Jamais Lao She ne se pose en juge. Il n'est pas de ceux qui, même s'ils n'ont pas vécu la période concernée, affirment de toute leur hauteur que non, jamais, au grand jamais, ils n'auraient collaboré. Bien au contraire, lui qui, pour l'avoir traversée en long et en large, connaît bien l'occupation japonaise à Pékin, dissèque les motivations les plus profondes des ses héros sans blâmer ceux qui n'ont pas officiellement pris parti pour la Résistance.
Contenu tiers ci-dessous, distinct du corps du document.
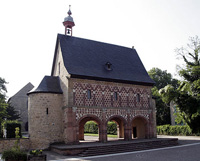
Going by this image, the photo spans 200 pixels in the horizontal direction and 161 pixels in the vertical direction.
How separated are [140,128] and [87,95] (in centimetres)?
886

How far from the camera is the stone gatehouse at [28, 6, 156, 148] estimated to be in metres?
20.7

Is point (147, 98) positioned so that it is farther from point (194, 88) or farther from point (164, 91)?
point (194, 88)

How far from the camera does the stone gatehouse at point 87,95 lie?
2070 centimetres

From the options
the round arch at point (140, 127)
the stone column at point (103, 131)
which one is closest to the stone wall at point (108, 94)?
the stone column at point (103, 131)

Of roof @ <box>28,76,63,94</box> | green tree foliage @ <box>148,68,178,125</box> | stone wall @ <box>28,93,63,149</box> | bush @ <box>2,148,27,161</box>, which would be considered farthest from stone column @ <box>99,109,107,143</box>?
green tree foliage @ <box>148,68,178,125</box>

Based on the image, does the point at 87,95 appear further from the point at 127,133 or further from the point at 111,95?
the point at 127,133

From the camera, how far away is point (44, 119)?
68.4ft

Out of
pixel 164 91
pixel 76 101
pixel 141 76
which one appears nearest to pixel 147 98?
pixel 141 76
Si l'on excepte des personnages comme les Japonais ou Lan Dongyiang, que l'on peut qualifier d'irrécupérablement mauvais, les protagonistes de l'intrigue, qu'ils collaborent, résistent ou se contentent de subir, faute de moyens de se battre, sont présentés sans aucun manichéisme. Parmi eux, la Grosse Courge Rouge pour les collaborateurs et Qian Moyin pour la Résistance se révèlent d'une complexité remarquable, chacun se donnant en quelque sorte la réplique au coeur des mutations engendrées par la guerre et l'occupation.

Plus que la méchanceté pure, Lao She dénoncent avant tout l'égoïsme, la peur et la volonté de préserver son petit confort moral comme les principaux responsables du comportement de ses semblables. S'il s'attarde évidemment à analyser l'attitude de ses compatriotes, il n'en réfléchit pas moins à celle des Japonais. Les militaires sont pour lui sans pitié. Mais, si puissante que soit sa rancoeur personnelle envers l'empire du Soleil-Levant, le romancier laisse néanmoins une petite ouverture, un tout petit espoir à l'avenir du Japon en la personne du vieille Japonaise, devenue voisine de M. Qi, et qui, peut-être parce qu'elle est femme, mère et grand-mère, ne semble nourrir aucune illusion sur l'issue du conflit.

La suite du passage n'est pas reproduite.